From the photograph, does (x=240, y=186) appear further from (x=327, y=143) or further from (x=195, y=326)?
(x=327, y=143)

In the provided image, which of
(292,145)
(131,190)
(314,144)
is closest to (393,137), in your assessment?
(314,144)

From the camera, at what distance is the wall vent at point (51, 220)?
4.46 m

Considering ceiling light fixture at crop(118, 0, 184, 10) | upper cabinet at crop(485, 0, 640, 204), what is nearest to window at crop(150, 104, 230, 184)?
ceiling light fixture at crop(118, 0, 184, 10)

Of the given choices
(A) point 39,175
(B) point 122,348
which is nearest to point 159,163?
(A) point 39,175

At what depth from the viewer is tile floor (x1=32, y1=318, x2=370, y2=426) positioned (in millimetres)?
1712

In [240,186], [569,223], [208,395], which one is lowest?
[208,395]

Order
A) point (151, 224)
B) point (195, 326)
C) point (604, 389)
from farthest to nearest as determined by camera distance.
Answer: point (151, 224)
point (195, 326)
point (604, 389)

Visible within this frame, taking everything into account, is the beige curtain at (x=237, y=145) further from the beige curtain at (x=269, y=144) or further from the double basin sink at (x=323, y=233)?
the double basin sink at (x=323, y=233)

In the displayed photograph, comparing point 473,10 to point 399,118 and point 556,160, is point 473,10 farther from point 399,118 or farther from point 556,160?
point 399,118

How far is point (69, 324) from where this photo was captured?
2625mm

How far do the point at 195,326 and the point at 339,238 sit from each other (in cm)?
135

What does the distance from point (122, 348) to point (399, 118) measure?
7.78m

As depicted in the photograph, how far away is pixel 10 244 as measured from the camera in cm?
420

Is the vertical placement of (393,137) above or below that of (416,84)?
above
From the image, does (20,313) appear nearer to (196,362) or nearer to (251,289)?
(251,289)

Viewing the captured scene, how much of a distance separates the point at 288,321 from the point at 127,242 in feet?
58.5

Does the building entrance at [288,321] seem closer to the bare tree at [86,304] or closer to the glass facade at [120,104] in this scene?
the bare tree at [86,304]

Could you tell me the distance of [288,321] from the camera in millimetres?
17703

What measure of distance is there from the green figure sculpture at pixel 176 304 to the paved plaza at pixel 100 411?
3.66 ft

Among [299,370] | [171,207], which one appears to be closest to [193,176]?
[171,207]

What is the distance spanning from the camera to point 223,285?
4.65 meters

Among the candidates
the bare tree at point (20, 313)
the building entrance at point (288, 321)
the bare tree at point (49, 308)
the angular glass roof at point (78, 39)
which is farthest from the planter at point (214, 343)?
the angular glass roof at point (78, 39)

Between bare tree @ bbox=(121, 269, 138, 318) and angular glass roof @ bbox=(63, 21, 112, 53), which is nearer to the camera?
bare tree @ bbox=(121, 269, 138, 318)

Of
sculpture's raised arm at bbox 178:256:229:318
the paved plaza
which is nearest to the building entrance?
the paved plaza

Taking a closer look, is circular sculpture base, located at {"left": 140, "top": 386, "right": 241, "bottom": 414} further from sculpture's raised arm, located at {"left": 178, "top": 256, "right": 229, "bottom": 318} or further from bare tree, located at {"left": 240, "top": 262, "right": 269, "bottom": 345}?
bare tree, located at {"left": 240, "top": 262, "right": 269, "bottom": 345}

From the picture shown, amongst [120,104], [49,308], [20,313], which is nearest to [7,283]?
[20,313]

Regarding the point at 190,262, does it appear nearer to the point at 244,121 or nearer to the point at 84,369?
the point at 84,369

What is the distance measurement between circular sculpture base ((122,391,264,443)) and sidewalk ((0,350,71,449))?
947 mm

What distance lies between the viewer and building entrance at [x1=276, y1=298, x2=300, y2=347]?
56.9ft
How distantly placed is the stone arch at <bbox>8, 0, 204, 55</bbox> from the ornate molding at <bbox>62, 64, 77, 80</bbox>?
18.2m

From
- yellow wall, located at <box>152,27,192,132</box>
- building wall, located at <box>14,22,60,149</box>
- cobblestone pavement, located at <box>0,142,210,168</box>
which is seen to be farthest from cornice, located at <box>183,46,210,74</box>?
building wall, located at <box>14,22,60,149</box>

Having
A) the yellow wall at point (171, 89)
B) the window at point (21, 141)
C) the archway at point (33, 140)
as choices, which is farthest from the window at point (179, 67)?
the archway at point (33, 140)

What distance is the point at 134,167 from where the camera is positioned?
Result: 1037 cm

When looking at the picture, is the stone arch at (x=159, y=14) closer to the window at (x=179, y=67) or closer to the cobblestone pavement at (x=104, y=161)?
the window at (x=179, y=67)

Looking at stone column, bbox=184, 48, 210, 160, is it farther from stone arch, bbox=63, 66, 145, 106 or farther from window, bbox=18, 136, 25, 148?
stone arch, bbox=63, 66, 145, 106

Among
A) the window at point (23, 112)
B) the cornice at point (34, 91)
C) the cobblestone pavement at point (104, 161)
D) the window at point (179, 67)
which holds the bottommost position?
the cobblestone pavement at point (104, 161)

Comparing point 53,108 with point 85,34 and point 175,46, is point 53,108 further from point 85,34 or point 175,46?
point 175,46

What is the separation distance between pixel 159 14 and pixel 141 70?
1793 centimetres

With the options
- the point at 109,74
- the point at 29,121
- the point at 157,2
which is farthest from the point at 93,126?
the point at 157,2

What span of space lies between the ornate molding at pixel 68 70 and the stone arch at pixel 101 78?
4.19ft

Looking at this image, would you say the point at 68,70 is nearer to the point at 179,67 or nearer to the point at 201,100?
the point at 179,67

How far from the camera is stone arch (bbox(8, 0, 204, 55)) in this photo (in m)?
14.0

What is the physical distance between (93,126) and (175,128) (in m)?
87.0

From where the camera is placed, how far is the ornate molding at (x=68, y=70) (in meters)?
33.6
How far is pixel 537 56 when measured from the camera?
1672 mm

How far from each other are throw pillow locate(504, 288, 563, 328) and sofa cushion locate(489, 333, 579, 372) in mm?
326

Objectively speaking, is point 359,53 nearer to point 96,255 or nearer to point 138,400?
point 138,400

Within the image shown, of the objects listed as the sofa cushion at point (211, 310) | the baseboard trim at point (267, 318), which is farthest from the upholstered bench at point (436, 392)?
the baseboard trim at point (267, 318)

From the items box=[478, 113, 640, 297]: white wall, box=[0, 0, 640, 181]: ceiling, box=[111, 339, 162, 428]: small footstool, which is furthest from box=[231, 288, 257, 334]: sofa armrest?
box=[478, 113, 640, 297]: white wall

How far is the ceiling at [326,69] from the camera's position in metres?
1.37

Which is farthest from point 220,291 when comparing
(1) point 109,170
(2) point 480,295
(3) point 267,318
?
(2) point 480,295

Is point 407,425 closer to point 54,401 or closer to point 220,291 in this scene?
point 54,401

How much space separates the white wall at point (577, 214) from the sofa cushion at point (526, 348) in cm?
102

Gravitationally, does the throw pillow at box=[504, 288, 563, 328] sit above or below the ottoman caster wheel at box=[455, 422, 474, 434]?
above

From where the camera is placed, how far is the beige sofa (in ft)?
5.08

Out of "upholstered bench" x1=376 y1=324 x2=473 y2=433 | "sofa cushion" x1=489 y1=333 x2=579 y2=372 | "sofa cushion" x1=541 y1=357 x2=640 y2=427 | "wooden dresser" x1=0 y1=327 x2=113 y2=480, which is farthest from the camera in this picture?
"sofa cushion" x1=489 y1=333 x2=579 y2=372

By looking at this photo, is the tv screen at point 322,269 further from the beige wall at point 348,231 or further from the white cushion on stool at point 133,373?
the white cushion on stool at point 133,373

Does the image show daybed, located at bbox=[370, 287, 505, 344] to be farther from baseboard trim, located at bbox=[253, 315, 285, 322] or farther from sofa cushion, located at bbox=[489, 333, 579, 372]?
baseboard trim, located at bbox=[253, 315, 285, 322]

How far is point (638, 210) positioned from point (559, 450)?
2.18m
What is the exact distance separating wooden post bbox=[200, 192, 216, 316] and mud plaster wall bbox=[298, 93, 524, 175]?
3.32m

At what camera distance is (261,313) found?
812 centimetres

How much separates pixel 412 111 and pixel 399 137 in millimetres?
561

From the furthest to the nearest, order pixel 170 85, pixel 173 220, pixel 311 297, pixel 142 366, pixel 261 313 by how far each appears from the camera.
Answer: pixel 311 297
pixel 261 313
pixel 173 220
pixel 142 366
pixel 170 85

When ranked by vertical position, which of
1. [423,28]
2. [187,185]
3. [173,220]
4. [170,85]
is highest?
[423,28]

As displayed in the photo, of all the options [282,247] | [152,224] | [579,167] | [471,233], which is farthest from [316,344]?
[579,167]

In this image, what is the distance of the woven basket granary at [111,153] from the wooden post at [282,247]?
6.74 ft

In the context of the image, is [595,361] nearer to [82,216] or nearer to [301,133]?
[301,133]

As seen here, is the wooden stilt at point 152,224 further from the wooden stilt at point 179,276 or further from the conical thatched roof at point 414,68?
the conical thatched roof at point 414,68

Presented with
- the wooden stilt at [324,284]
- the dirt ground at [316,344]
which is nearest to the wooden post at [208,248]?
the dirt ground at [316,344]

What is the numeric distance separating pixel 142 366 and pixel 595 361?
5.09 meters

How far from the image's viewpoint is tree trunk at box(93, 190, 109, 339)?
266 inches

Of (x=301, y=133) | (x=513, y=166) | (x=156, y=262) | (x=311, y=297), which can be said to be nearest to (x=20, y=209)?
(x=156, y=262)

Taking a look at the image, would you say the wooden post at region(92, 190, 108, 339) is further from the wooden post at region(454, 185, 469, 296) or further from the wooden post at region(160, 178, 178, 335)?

——————————

* Aim: Retype the data above word for word. Begin at the line that contains "Regarding the point" and stop after the line that contains "Result: 1037 cm", including both of those lines.

* Full solution:
Regarding the point at 190,262, does it appear nearer to the point at 244,121 or nearer to the point at 84,369?
the point at 84,369

What is the distance measurement between circular sculpture base ((122,391,264,443)) and sidewalk ((0,350,71,449))?
947 mm

What distance lies between the viewer and building entrance at [x1=276, y1=298, x2=300, y2=347]?
56.9ft
How distantly placed is the stone arch at <bbox>8, 0, 204, 55</bbox> from the ornate molding at <bbox>62, 64, 77, 80</bbox>?
18.2m

From
- yellow wall, located at <box>152,27,192,132</box>
- building wall, located at <box>14,22,60,149</box>
- cobblestone pavement, located at <box>0,142,210,168</box>
which is seen to be farthest from cornice, located at <box>183,46,210,74</box>?
building wall, located at <box>14,22,60,149</box>

Having
A) the yellow wall at point (171, 89)
B) the window at point (21, 141)
C) the archway at point (33, 140)
as choices, which is farthest from the window at point (179, 67)?
the archway at point (33, 140)

What distance is the point at 134,167 from where the camera is positioned?
Result: 1037 cm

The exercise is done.